Arminia Bielefeld – Rot-Weiss Essen (1:2)

Um 15:26 Uhr erschallte der dreitausendfache kollektive Schrei der Erlösung im Essener Fanblock. Schiedsrichter Harm Osmers hatte zum letzten Mal an diesem Tag in seine Pfeife geblasen und alle, die es mit Rot-Weiss Essen hielten, feierten einen prestigeträchtigen 2:1-Erfolg auf der Bielefelder Alm. Verdient, wie Ihr im Spielbericht lesen könnt.

Vorbericht

Nagelprobe auf der Alm – RWE muss in Bielefeld liefern

Wenn am Sonntag – wieder einmal – für Rot-Weiss Essen das nächste Auswärtsspiel in der Dritten Liga ansteht, erfolgt ein echter Härtetest. Nach dem locker leicht erschienenen 5:1-Erfolg über die Zweitvertretung der 96er muss RWE nun auf die Bielefelder Alm. Beide Teams benötigen die Punkte. Die gastgebenden Arminen, um ganz oben an den Aufstiegsrängen dranzubleiben, die Gäste aus Essen, um im Kampf ums Ligaüberleben den Kopf über Wasser zu halten. Bielefeld hat dabei nicht nur aufgrund der unterschiedlichen Tabellensituation die Favoritenrolle inne.

Das Personal und die taktischen Optionen

Unter der Woche schlug RWE noch ein weiteres und voraussichtlich letztes Mal vor Schließung des Transferfensters zu. Kaito Mizuta kommt ausgerechnet vom kommenden Gegner aus Bielefeld. Der 24 Jahre alte Japaner verdient sich bereits seit 2019 seine Sporen in Deutschland und startete damals beim SV Straelen. Ein Mizuta in Topform ist pfeilschnell, ballsicher und dribbelstark. Zu Saisonbeginn hinterließ er einen starken Eindruck und war Stammspieler der Arminia. Dann jedoch verfiel Mizuta in alte Muster, zeigte viel Schlendrian und verlor seinen Stammplatz ausgerechnet an den Ex-Rot-Weissen Isi Young. In Bielefeld verlor man die Geduld mit Mizuta, dem man wohl ein vollkommenes Profidasein nicht mehr zutraut.

AUFGABENSTELLUNG:
Erklären Sie anhand des Textes zum Spiel Arminia Bielefeld gegen Rot-Weiss Essen in einem bis drei Sätzen, warum laut Vorbericht beide Mannschaften die Punkte benötigen.

ANGEZEIGTE DATEN:
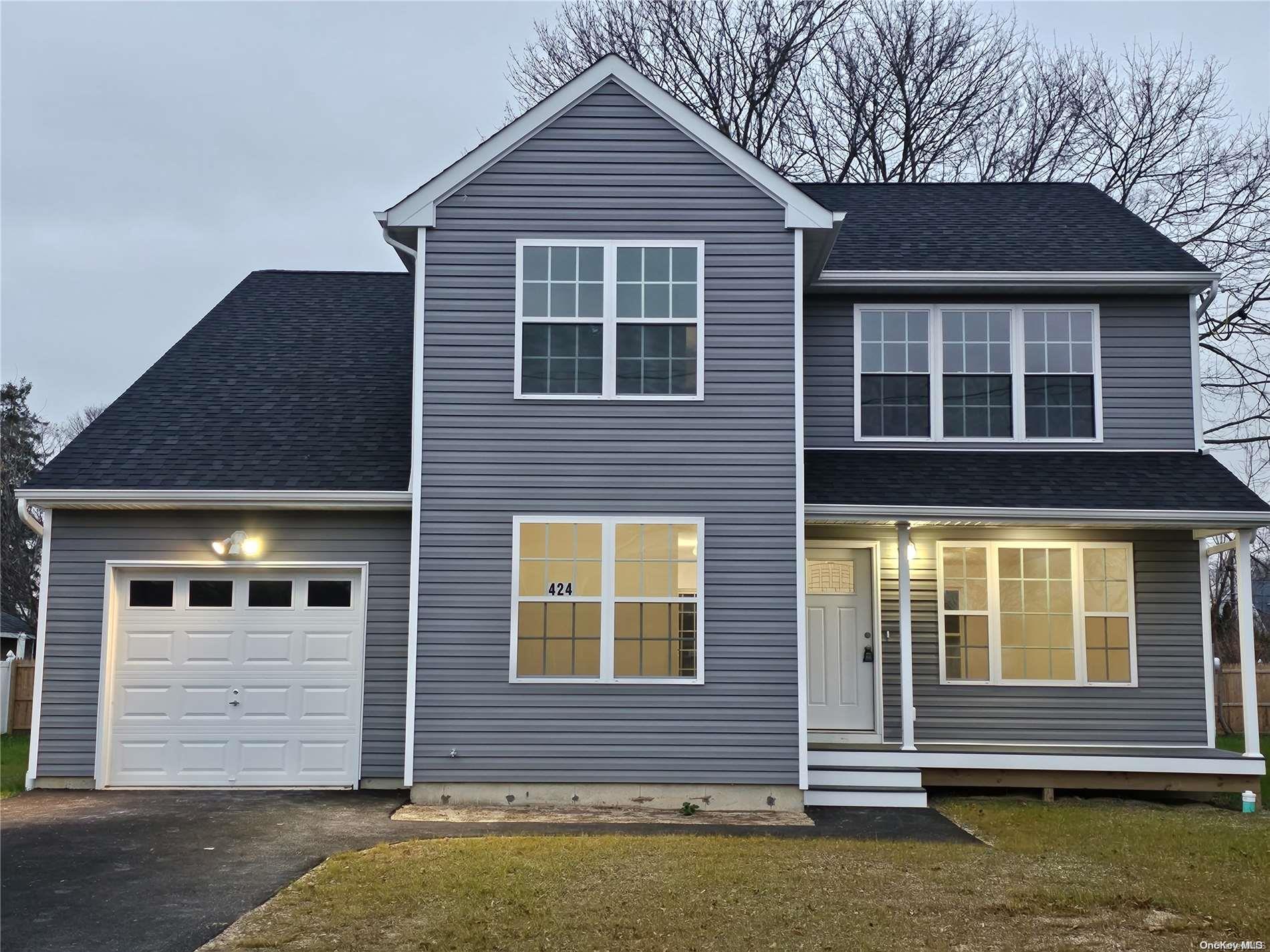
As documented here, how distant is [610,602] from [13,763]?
7.87m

LÖSUNG:
Die gastgebenden Bielefelder benötigen die Punkte, um ganz oben an den Aufstiegsrängen dranzubleiben. Die Gäste aus Essen brauchen sie, um im Kampf ums Ligaüberleben den Kopf über Wasser zu halten.